**** DATA SHOWN
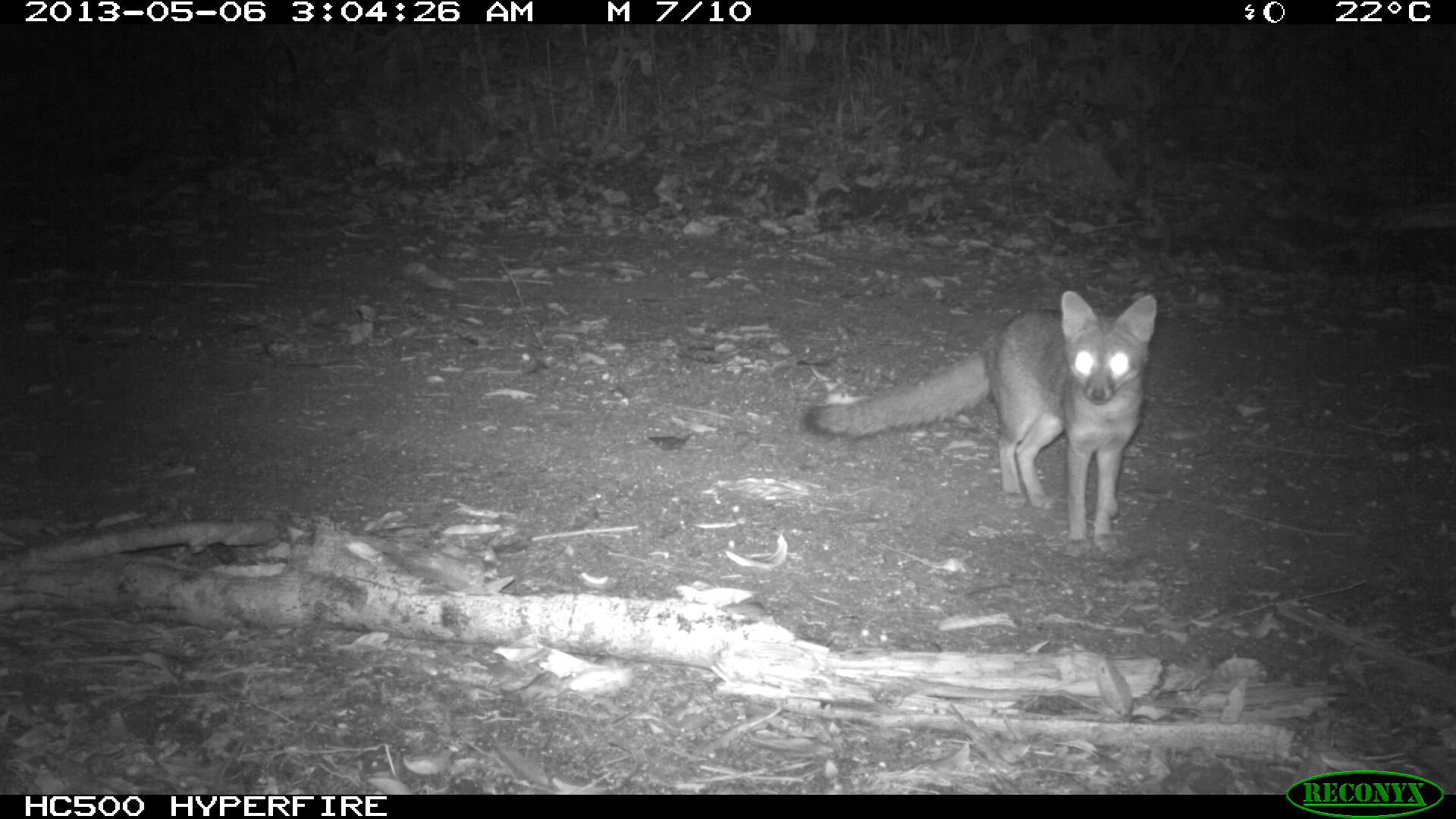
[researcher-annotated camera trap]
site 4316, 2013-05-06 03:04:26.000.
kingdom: Animalia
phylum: Chordata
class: Mammalia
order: Carnivora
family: Canidae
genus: Urocyon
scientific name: Urocyon cinereoargenteus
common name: gray fox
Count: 1.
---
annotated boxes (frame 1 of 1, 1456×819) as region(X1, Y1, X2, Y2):
urocyon cinereoargenteus: region(805, 289, 1159, 557)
********
#### [REQUIRED WORK]
Search the data for "scientific name: Urocyon cinereoargenteus". Beginning with that line, set down every line through the last exactly.

#### [ANSWER BOX]
scientific name: Urocyon cinereoargenteus
common name: gray fox
Count: 1.
---
annotated boxes (frame 1 of 1, 1456×819) as region(X1, Y1, X2, Y2):
urocyon cinereoargenteus: region(805, 289, 1159, 557)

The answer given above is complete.